## Sunday, December 16, 2012

### Follow Up On Measuring Utility

Jonathan came back with this:

Hi, thanks for that Professor. IMO Utility does describe the feeling, or at least the “something” that kicks-in mentally, particularly with ""money"" based decisions - when you know (or don’t) you are detaching yourself from the wholly rational course of action (expected return) to take the money on the table offered, or a sum offered with certainty that is just enough of a push - for you to cash in your chips.
Where I’m stuck – is that there is a load of books and research about the abstract pro’s and cons – but I can’t find anything anywhere on the net that explains just how to go about discovering how to assess yourself (e.g. a clear example from the grass up).
Any ideas?
Thanks again,
Jon

My response:

If you took the standard expected utility theory at face value, then you would approximate the utility function locally with a quadratic.  The benefit of doing that is you get that for small gambles around the mean, the theory says the risk premium should be the Arrow-Pratt measure of absolute risk aversion at the mean, r, times the variance of the gamble.

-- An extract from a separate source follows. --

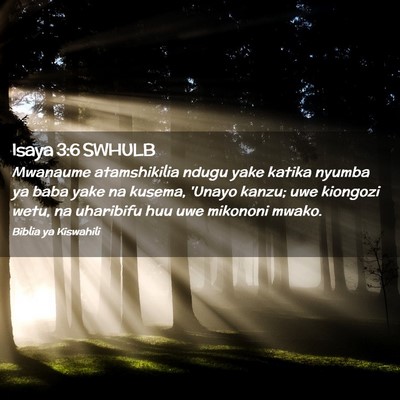 Picture 02 - Isaya 3:6 SWHULB - Mwanaume atamshikilia ndugu yake katika nyumba ya - Bible Verse Picture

For example suppose you face the gamble of \$1,001 with probability .5 and  \$999 with probability .5, so the mean is \$1,000 and the variance of this gamble is \$1, which is small relative to the mean.  You then try to elicit what amount of money for certain would make the person indifferent between having that or having the gamble.   Suppose you find the certainty equivalent determined experimentally is \$999.60.  So in this case the risk premium is \$.40 and hence the inferred Arrow-Pratt measure of absolute risk aversion is .4.

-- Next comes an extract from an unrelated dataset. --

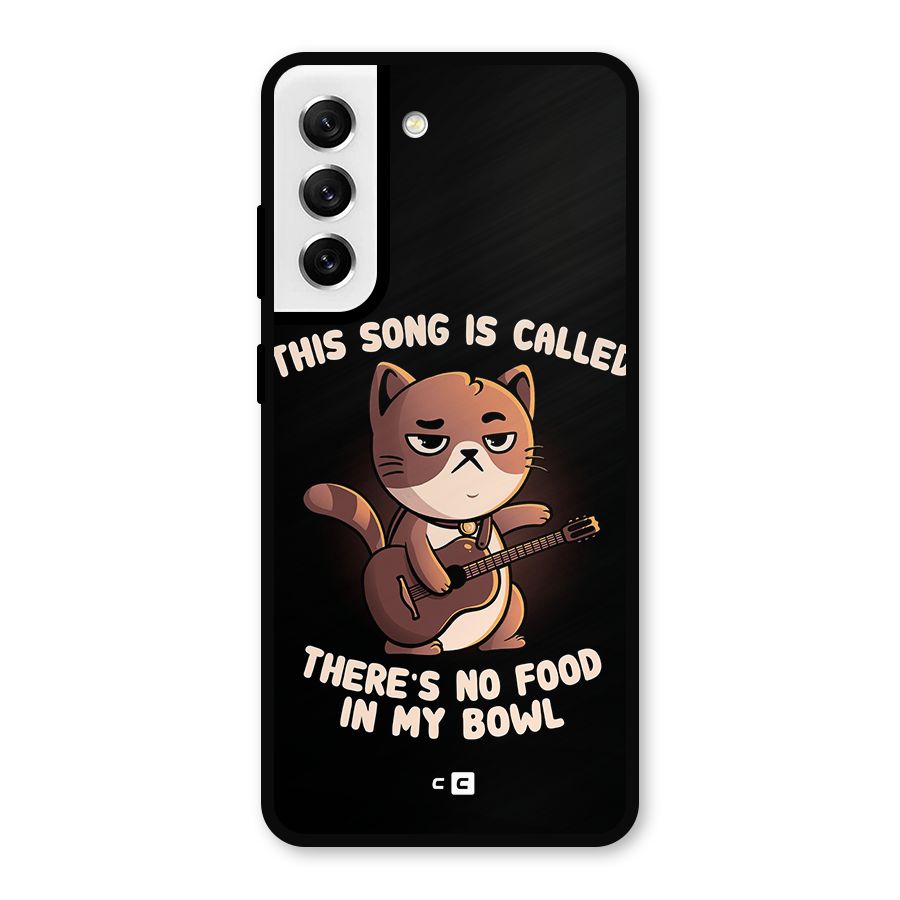 No Food in My Bowl Cat Metal Back Case for Galaxy S21 FE 5G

Now if you do this seriously, you would like to see whether the theory is really confirmed.  So you might try other small gambles with mean \$1000.  For example you might consider the gamble (a) of \$1001 with probability .8 and \$996 with probability .2  as well as the gamble (b) of  \$1004 with probability .2 and \$999 with probability .8.  Each of these gambles has the same variance, \$4.  So ahead of time you might guess based on what you discovered before that the measured risk premium would be \$1.60, which must be the case if  the formula in the first paragraph held exactly and you measured the risk premium perfectly in the previous experiment.  You might get something close to that for the gamble (a) but you definitely won't for gamble (b) because that says the certainty equivalent is \$998.40, which is lower than the \$999, what is attained in the lower income state.

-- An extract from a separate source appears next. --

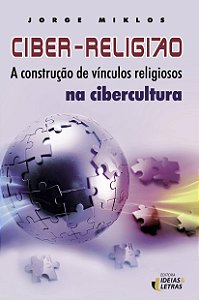 Livro Ciber-Religião - A Construção De Vínculos Religioso...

There are two possible source of error here: (1) measurement of the risk premium in the first experiment and (2) the formula that relates risk premium to the Arrow-Pratt measure and the variance of the gamble.   The second error becomes less as the variance gets smaller but the first error gets bigger that way.  So even if you take the theory as fully correct, you will have issues in measuring the utility function.

Let me make one more point on this.  The psychologist Daniel Kahneman, winner of the Nobel Prize in  Economics, has shown that the standard expected utility theory is wrong and that something else called Prospect Theory is closer to how we actually behave.  In that a reference point matters for evaluating gambles and then whether the outcome is a win with respect to the reference point (where the individual is then risk averse) or a loss with respect to the reference point (where the individual is then risk seeking).  Put another way, the utility function for Prospect Theory is convex-concave, with an inflection point at the reference point.   If you find this interesting you might read Kahneman's recent book, Thinking Fast and Slow.

#### 1 comment:

1. Johnathan responded:

Thanks Prof, I have ordered the book and will give it a go...thanks for the example. Makes sense.